El Salvador is Latin America’s most interesting success story. It is far from a picture of health and stability, with high levels of violence and crime, mass emigration, a slow-growth economy and perpetual tensions within its center-left coalition government. However, next year the country will celebrate the 20th anniversary of the Chapultepec Peace Accords, which ended its decade-long civil war. Ever since, a country that had never truly experienced democratic rule has enjoyed all the charms and vicissitudes of competitive elections, legislative battles and rotation in power.
After a succession of conservative governments, in 2009 Salvadorans elected a president running on the ticket of the FMLN, the old guerrilla group that fought the Salvadoran army and its US ally to a draw in the late 1980s. The right accepted its defeat and the left has governed reasonably (maintaining the US dollar as the national currency). The right has started to regroup, and Obama will surely point to this virtuous cycle as one in which the US has played a positive role, and can continue to do so.
This would be even more true if the US were to move toward immigration reform. El Salvador, together with Ecuador, leads the world in terms of the proportion of its population living abroad. It also has an economy that is not growing sufficiently to stem the ongoing tide passing through Mexico to the US.
Stagnant growth and emigration are two of the main factors causing division in the Americas. South America is booming, as India and China swallow up its exports of iron, copper, soybeans, coffee, coal, oil, wheat, poultry, beef and sugar. Its foreign trade and investment patterns are diversified and dynamic. With a few minor exceptions, migration is internal to the region, and a modus vivendi has been reached with the drug trade, mainly coca leaf and cocaine in Bolivia, Peru and Colombia.
Moreover, relations with the US, while important, are no longer paramount. South American governments can afford to disagree with the US, and often do.
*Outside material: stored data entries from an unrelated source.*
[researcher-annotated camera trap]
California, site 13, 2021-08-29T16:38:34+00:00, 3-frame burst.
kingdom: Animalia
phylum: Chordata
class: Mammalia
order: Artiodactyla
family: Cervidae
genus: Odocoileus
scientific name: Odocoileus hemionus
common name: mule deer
They have just elected a new president of the Union of South American Nations (UNASUR), whose headquarters are being built in Quito. As its name suggests, UNASUR’s main raison d’etre is to exclude Canada, the US and Mexico (in contrast to the Organization of American States).
None of this holds true for Mexico, Central America and the Caribbean islands — mainly the Dominican Republic, but eventually Cuba, too, and, in its own way, Haiti. These are not mineral-rich or bountiful agricultural nations: some coffee and bananas here, a little sugar and beef there, but nothing with which to sustain a boom. While Mexico is the US’ second-largest supplier of oil, this represents only 9 percent of its total exports.
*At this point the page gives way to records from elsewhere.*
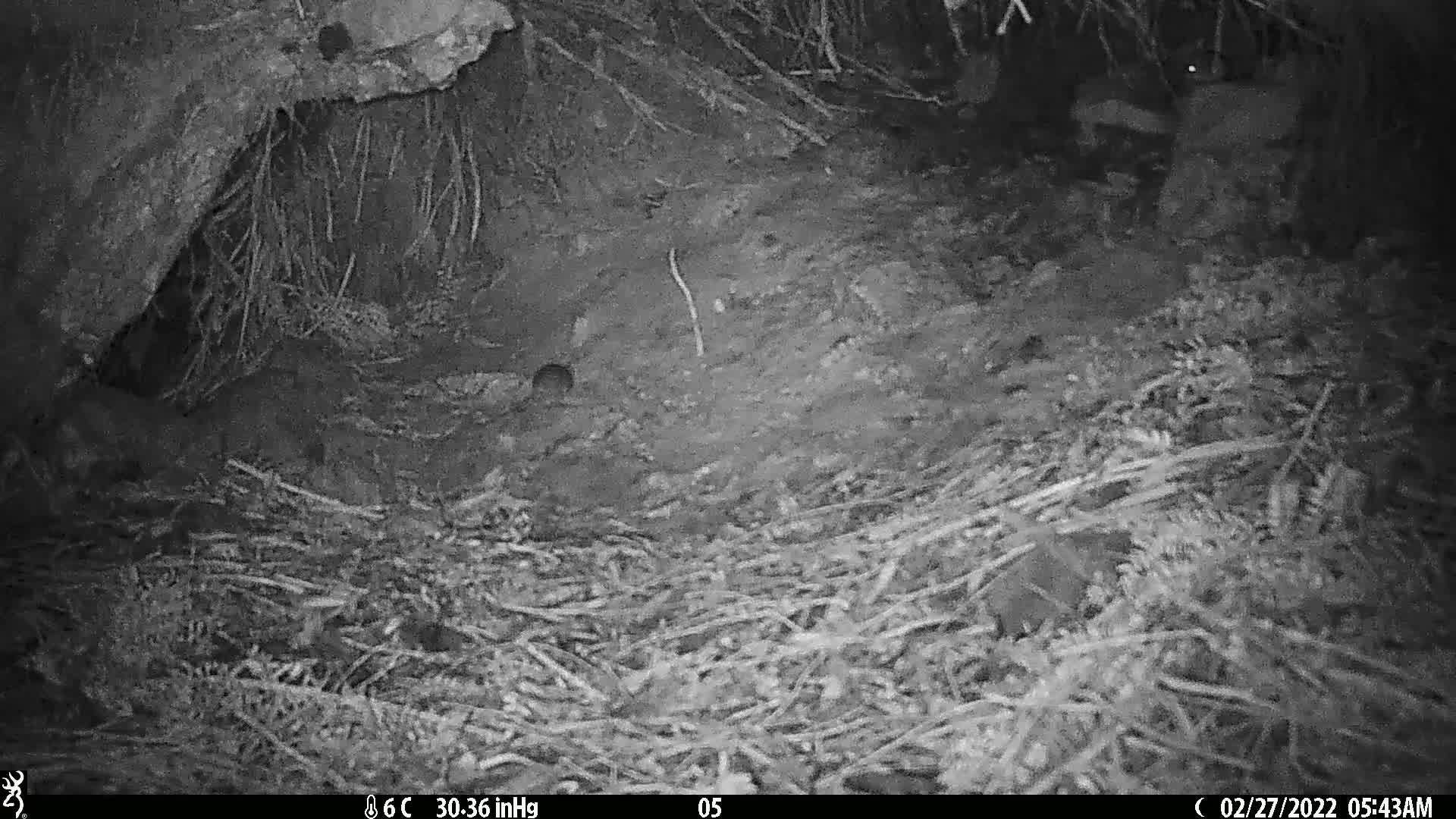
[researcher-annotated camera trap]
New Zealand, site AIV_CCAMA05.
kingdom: Animalia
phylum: Chordata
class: Mammalia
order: Rodentia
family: Muridae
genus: Mus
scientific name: Mus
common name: mouse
Mouse (Mus).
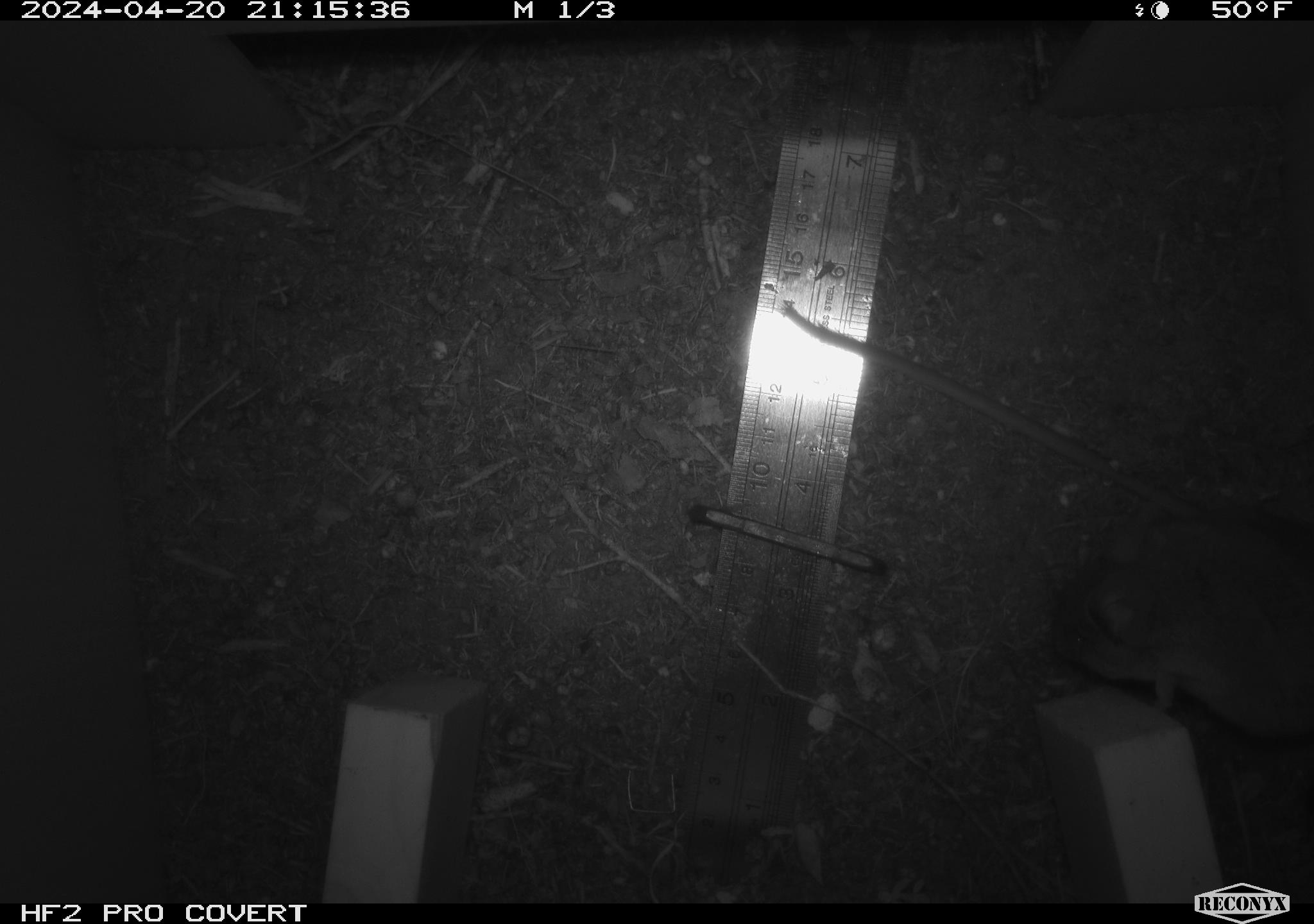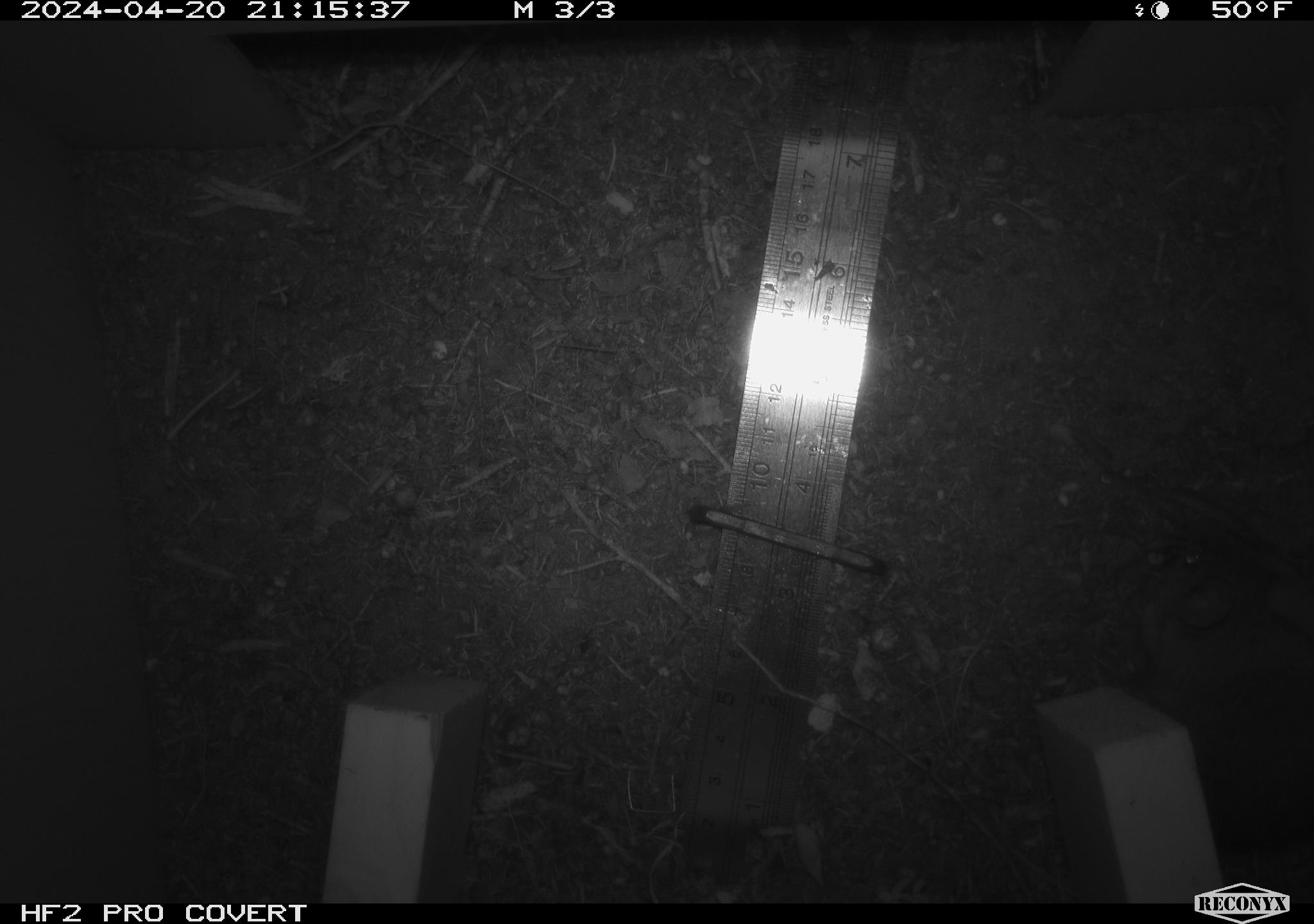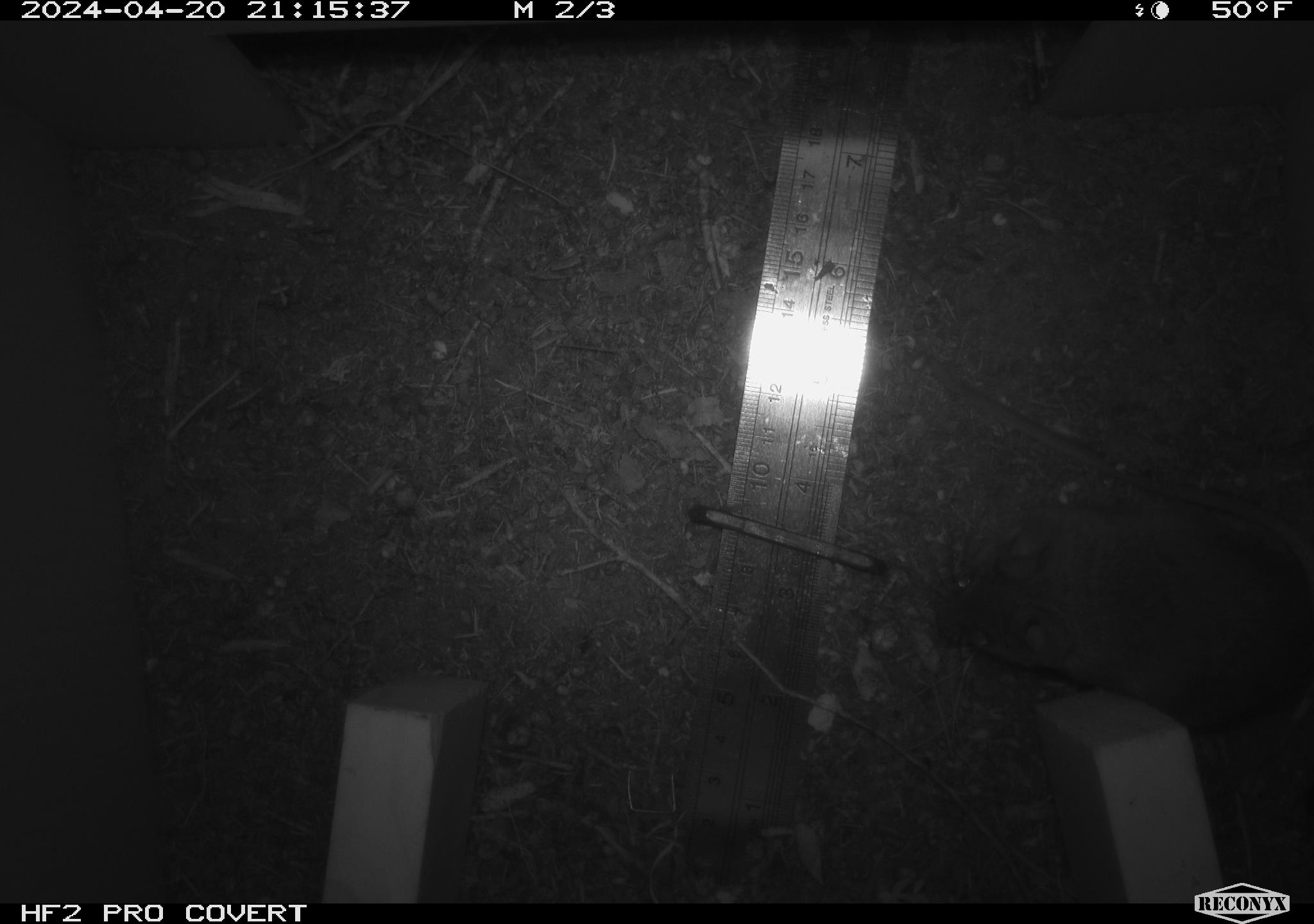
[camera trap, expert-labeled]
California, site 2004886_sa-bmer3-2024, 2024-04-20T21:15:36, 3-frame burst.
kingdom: Animalia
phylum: Chordata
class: Mammalia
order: Rodentia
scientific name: Rodentia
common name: mouse species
Mouse species (Rodentia).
Instead, these countries export low-value-added manufactured goods (Mexico does more, of course) and live off remittances, tourism and drug-transshipment profits. All of this is overwhelmingly concentrated on the US: That is where the migrants are, where the towels and pajamas are shipped, where the tourists come from and where the drugs are bought. For these countries, including Mexico, stable, close and productive relations with the US are essential.
Obama will say all the right things during his visit, and will be cheered everywhere, but he should ponder the shifts taking place in the hemisphere. One area is freeing itself from US hegemony and is thriving, but may founder if Chinese and Indian growth slows. Another is increasingly integrated with the US and Canada. Despite its current travails, it will discover a path to prosperity when the US does.
Latin America as a single entity is no more. Long live Latin America.
Jorge G. Castaneda, former Mexican foreign minister (2000-2003), is global distinguished professor of politics and Latin American studies at New York University.